Figure 2: Global Moran’s I

The second visualization is the Normal Distribution Curve Plot, which shows the significance level of the global Moran’s I value. This will show the reader how likely the spatial distribution of the data is random.

###################################################
# Figure 2 Global Moran's I (Overall Spatial Dependence)
###################################################

# Create the Normal Distribution Curve Plot
# Generate data for the normal distribution curve
set.seed(123)
x <- seq(-4, 4, length = 200)
y <- dnorm(x)
df <- data.frame(x, y)

# Define critical z-scores
critical_z <- c(-2.58, -1.96, -1.65, 1.65, 1.96, 2.58)

# Define colors for the legend
legend_colors <- c("blue", "lightblue", "yellow", "lightcoral", "red")
legend_labels <- c("< -2.58", "-2.58 - -1.96", "-1.96 - -1.65", "1.65 - 1.96", "1.96 - 2.58", "> 2.58")

## Direction
Name every color defined for the legend in the Moran's I passage. The listing after this has nothing to do with the Moran's I passage.

## Material provided
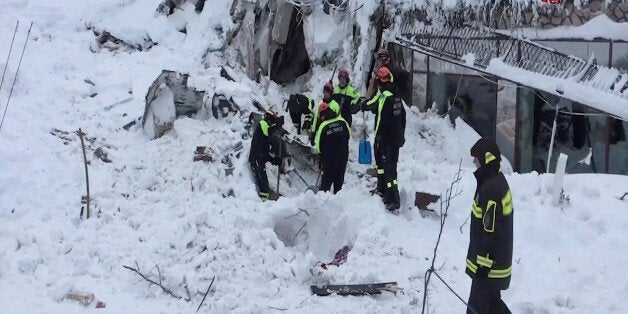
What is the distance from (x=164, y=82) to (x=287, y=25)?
4366mm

## Correct answer
blue, lightblue, yellow, lightcoral, red